Tra le varie esperienze, il Centro ospita anche una scuola di italiano per migranti, che è attiva da circa un quarto di secolo e che, da alcuni anni, si è data una veste organizzativa più formale con la costituzione dell’associazione Aprimondo Centro Poggeschi (che si occupa anche della sensibilizzazione e della raccolta di aiuti per contribuire a sostenere la missione di Franco Martellozzo, gesuita che opera in Ciad dal 1963).

La scuola è animata da una quarantina di insegnanti volontari - prevalentemente studenti universitari che offrono uno o più anni di servizio - e accoglie annualmente fra i 150 e i 200 allievi: all’inizio gli studenti erano esclusivamente pakistani, ma presto si aggiunsero numerosi bangladesi e poi, via via, migranti di molti altri Paesi. Nel corso degli anni l’utenza si è progressivamente modificata fino a caratterizzarsi per una forte, se non prevalente, presenza di donne e per la grande diversificazione dei Paesi di provenienza.
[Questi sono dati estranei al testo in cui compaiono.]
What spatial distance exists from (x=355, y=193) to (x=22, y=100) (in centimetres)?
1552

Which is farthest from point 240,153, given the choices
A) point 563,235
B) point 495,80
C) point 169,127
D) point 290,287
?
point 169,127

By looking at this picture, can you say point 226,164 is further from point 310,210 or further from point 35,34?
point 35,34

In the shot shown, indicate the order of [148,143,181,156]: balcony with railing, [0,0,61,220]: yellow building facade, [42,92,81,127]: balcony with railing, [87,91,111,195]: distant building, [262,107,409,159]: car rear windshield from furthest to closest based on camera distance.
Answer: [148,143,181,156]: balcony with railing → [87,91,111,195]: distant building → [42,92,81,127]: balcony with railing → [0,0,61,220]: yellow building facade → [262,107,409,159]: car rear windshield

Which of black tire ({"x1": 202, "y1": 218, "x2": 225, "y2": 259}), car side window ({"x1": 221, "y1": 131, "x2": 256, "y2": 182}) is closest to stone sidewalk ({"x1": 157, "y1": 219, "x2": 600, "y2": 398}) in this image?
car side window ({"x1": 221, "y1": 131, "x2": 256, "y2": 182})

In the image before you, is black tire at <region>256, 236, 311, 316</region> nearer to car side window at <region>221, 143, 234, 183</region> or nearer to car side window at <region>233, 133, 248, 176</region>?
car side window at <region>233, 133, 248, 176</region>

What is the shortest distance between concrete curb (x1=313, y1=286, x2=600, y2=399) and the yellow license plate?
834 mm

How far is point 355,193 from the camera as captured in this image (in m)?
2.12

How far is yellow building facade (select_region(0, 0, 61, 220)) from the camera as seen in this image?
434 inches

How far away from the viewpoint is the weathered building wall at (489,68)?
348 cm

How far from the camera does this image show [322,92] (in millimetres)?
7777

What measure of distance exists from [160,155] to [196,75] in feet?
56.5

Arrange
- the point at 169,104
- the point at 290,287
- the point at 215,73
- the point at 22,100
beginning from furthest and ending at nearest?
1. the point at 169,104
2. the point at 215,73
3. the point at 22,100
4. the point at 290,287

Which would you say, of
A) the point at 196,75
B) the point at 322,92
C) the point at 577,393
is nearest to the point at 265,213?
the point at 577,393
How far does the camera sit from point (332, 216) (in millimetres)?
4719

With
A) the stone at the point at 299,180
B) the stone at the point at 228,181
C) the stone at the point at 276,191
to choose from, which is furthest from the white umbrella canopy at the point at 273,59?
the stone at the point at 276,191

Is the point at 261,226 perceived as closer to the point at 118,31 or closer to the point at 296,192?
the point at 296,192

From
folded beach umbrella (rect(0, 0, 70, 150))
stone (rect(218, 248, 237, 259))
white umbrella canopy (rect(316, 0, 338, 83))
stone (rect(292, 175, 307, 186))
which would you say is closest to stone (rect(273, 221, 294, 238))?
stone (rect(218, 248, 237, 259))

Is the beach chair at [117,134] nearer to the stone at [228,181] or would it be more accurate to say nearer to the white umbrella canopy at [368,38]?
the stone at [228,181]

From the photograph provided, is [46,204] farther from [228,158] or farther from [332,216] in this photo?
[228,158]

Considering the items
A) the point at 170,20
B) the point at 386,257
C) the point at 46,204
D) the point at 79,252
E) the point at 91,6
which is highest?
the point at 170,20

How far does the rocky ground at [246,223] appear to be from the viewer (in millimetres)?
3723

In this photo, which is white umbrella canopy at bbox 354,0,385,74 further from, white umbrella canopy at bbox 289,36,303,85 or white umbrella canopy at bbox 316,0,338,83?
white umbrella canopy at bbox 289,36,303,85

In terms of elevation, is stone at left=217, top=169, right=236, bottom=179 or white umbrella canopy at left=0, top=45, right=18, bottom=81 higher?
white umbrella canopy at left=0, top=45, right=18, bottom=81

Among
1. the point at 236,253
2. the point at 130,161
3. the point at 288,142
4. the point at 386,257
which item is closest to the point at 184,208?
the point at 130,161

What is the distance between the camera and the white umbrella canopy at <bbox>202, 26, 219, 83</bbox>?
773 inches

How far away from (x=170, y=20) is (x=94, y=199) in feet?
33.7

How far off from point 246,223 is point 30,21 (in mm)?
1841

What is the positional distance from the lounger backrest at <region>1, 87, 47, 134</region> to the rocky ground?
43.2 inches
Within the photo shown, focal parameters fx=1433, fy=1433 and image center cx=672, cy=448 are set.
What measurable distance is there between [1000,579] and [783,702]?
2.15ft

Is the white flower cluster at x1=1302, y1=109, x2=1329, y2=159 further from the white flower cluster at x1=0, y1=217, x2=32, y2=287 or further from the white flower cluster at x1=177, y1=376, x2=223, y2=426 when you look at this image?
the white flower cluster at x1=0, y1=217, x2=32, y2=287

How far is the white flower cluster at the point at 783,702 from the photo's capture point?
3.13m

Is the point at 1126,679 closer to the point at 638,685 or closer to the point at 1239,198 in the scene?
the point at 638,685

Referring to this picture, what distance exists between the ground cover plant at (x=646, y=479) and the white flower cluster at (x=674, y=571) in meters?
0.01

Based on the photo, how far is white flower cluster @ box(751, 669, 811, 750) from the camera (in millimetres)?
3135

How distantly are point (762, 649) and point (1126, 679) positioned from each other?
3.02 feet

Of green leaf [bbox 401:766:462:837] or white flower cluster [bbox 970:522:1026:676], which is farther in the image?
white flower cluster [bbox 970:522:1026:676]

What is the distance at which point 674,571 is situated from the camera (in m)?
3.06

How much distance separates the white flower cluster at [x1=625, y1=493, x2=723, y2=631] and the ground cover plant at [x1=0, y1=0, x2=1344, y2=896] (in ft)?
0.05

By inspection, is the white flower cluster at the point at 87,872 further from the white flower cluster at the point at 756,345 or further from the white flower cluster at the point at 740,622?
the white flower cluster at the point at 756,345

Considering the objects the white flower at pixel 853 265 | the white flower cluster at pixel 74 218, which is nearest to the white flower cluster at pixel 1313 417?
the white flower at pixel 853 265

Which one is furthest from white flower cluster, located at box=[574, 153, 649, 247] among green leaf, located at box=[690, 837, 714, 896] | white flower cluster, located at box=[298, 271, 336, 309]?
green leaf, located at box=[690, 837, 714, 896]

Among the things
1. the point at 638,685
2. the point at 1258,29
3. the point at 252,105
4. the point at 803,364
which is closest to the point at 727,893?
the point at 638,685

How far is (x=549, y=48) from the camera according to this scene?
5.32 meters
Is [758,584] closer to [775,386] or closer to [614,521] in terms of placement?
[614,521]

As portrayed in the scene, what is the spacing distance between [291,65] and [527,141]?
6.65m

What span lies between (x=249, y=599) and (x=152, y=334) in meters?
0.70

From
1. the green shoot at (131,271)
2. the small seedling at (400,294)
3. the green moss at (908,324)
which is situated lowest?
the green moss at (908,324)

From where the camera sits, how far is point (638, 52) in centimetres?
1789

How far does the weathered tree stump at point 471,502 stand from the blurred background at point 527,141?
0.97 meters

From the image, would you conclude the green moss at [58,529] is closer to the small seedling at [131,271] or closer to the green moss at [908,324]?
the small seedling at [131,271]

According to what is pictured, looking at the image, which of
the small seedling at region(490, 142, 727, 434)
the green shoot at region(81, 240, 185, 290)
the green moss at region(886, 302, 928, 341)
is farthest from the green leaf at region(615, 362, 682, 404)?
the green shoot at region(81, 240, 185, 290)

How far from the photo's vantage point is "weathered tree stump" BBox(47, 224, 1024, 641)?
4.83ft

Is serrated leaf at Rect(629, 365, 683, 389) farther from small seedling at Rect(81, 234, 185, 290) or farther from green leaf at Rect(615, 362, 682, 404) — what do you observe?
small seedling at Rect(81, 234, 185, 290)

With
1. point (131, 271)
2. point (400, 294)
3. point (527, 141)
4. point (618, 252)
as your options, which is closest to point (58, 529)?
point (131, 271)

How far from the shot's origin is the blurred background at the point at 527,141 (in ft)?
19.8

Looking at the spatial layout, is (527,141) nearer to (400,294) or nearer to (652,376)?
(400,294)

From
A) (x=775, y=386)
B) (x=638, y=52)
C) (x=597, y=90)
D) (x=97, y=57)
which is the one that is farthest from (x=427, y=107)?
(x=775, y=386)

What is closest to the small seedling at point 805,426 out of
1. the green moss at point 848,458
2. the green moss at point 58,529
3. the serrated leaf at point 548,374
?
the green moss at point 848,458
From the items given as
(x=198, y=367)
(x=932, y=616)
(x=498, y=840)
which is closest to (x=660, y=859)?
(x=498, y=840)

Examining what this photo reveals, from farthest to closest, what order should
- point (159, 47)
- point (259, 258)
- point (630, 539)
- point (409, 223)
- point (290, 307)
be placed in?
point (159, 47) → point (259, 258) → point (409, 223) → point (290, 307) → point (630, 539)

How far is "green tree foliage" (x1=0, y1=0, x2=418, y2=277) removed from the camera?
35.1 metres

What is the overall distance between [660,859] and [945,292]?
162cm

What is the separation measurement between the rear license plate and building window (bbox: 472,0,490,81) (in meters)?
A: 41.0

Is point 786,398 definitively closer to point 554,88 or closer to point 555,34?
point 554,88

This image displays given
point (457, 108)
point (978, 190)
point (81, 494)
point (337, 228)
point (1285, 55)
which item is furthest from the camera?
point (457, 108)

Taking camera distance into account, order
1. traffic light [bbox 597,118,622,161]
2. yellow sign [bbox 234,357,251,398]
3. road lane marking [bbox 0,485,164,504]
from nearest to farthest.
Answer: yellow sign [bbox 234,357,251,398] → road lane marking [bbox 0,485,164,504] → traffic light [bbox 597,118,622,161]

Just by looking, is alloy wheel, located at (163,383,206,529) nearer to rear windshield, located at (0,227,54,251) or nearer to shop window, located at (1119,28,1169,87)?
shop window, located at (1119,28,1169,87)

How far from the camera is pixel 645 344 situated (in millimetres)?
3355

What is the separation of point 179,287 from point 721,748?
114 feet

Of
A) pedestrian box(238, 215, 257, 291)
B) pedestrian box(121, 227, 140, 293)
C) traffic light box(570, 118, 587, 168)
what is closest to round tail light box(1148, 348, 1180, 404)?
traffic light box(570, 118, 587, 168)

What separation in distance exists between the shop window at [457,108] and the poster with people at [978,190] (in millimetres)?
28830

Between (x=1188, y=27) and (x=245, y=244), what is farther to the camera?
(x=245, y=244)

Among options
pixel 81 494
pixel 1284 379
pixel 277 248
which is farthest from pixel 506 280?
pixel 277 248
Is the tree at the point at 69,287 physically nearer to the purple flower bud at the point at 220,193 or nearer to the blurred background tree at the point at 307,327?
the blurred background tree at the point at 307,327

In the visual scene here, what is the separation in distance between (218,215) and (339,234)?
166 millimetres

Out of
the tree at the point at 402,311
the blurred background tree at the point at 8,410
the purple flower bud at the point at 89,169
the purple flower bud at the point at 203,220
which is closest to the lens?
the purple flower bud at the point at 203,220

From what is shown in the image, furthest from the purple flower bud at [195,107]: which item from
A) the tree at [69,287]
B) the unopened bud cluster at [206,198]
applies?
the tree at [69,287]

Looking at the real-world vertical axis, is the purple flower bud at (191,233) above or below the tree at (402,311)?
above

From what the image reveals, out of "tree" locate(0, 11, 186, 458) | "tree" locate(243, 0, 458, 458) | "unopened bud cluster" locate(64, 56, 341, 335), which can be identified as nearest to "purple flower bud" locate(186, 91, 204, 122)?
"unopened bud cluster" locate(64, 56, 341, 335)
Se tante donne lavoratrici affiancano oggi compagni di scuola maschi nelle diverse «classi miste», un piccolo grande successo della scuola è stata l’accoglienza di molte casalinghe, donne letteralmente «tutte casa e famiglia», che sono state inserite in progetti studiati su misura (nella foto): classi solo al femminile, comprese le insegnanti, dove si impara a «masticare l’italiano» scambiandosi ricette e preparando piatti di cucina italiana, pachistana, maghrebina, ecc. e imparando «sul campo» le parole che raccontano le varie cucine: da «riso» a «pasta», passando per «pollo» e «carne», ma anche da «peperoncino» ad «harissa» e da «pizza» a «cous cous»: in pratica si fa intercultura davanti ai fornelli e insieme s’impara l’«italiano da mangiare» (ma non solo).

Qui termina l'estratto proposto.